Outside of the main story, there are plenty of side quests to pursue. You'll eliminate bloodsucker nests, search for a fabled corner of paradise, and, as before, hunt for incredibly valuable artifacts hidden in the midst of various anomalies. Gathering artifacts is as tense and exciting as it ever was, requiring you to venture into a deadly anomaly that may pick you up into the air and throw you around, burn your skin to a crisp, or zap you with jolts of electricity. All the while, you must follow your detector's signal to pinpoint the artifact's location. The search is frantic, and the risk is high, which makes success oh-so-sweet. All these tasks are wrapped into a free-form package, allowing you to explore The Zone under your own terms. In fact, the vague instructions you receive from some mission providers require you to thoroughly explore every nook and cranny, from abandoned schoolhouses to derelict fuel stations. Don't expect a specific mission waypoint with every job you undertake. This is frustrating if you let it be, but it's an authentic part of Call of Pripyat's bleakness. The Zone does not allow you to tame it without a struggle.

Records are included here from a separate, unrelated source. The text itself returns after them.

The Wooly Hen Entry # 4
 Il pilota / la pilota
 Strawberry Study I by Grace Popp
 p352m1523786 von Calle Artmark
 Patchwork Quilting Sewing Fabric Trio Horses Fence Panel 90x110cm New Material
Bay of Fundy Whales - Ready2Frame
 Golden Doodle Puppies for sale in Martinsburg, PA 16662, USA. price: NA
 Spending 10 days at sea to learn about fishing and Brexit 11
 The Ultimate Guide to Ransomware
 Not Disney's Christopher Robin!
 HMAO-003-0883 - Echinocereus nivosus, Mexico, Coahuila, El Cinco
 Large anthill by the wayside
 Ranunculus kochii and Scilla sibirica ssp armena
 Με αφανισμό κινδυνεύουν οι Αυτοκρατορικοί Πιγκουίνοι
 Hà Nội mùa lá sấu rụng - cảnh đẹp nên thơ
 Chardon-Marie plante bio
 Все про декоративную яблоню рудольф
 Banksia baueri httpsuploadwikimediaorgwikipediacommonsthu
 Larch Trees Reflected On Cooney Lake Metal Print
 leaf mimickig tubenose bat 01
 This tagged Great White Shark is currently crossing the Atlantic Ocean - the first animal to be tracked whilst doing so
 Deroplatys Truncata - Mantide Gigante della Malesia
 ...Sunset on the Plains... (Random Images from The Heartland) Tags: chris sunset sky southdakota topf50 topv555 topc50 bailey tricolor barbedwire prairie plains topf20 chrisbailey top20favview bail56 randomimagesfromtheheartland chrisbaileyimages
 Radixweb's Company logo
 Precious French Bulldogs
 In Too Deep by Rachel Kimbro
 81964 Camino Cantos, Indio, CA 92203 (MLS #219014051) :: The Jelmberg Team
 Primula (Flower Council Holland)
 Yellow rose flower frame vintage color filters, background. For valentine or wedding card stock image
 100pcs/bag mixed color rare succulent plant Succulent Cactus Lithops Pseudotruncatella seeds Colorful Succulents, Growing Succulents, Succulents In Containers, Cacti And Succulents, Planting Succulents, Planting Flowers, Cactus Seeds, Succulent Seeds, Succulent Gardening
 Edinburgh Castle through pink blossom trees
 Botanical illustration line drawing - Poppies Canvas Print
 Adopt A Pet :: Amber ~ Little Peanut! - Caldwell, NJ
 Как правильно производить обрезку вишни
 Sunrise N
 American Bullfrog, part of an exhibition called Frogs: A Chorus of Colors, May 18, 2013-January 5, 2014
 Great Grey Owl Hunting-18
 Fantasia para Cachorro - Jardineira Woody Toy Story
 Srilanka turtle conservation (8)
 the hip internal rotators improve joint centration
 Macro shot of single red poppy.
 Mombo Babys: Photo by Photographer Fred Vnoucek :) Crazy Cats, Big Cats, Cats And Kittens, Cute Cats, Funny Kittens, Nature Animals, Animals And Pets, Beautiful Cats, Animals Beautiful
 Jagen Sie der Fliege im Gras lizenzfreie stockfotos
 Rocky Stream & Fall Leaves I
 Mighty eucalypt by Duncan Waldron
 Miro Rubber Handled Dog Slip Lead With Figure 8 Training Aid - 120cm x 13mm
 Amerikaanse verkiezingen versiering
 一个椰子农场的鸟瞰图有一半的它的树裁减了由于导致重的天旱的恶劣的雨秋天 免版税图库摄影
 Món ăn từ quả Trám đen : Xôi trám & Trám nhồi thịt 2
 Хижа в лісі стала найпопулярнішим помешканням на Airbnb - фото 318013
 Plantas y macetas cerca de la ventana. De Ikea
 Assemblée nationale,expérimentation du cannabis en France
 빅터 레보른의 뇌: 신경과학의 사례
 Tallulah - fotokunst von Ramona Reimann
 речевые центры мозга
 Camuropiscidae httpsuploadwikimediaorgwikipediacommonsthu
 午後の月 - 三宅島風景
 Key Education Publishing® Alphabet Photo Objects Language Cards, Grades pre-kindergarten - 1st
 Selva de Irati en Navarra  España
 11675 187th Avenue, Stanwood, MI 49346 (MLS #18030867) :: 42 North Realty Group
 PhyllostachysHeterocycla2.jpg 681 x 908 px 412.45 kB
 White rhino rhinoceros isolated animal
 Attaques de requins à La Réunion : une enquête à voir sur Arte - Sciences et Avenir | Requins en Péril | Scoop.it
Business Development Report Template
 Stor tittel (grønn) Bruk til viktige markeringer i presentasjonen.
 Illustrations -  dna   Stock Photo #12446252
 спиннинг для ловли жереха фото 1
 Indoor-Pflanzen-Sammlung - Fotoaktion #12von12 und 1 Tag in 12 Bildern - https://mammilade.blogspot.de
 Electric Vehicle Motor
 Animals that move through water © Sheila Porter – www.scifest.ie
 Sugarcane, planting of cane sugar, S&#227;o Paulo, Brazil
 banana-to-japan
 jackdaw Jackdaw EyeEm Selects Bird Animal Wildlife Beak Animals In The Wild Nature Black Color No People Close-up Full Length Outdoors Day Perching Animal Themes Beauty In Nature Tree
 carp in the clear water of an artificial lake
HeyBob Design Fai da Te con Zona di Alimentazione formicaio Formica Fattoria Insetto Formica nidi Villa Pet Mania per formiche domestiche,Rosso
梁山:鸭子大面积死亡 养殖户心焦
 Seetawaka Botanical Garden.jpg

The game isn't always so open ended, and some story missions funnel you through a few extended, linear sequences, though Call of Pripyat falters slightly here. The game spends a lot of time setting up Pripyat as home to unspeakable dangers, and a protracted journey through a long, dark series of tunnels is so nerve-racking that the reward for the effort--the city of Pripyat--is a bit of a letdown. There are fewer opportunities for boundless exploration here, fewer surprises to discover--and no typical vendors, which might lead to some unavoidable travel back to the game's two other major regions. Thankfully, this is when the story missions start to get more interesting, moving from mundane to there’s-something-freaky-going-on-here territory.
Call of Pripyat's multiplayer options, just like those of its predecessors, are routine and slightly clumsy, because the game's shooting mechanics don't work so beautifully when isolated from the context that makes them successful. But it's the chilly ambience and lifelike ecology that should lure you to the newest S.T.A.L.K.E.R. game, not the ordinary online play. Well-constructed environments and superb sound design make The Zone as cheerless and ominous as ever. But it's also rich with resources, begging you to cultivate its secrets and withstand the hostilities. Series fans and newcomers alike should don their protective gear and journey forth.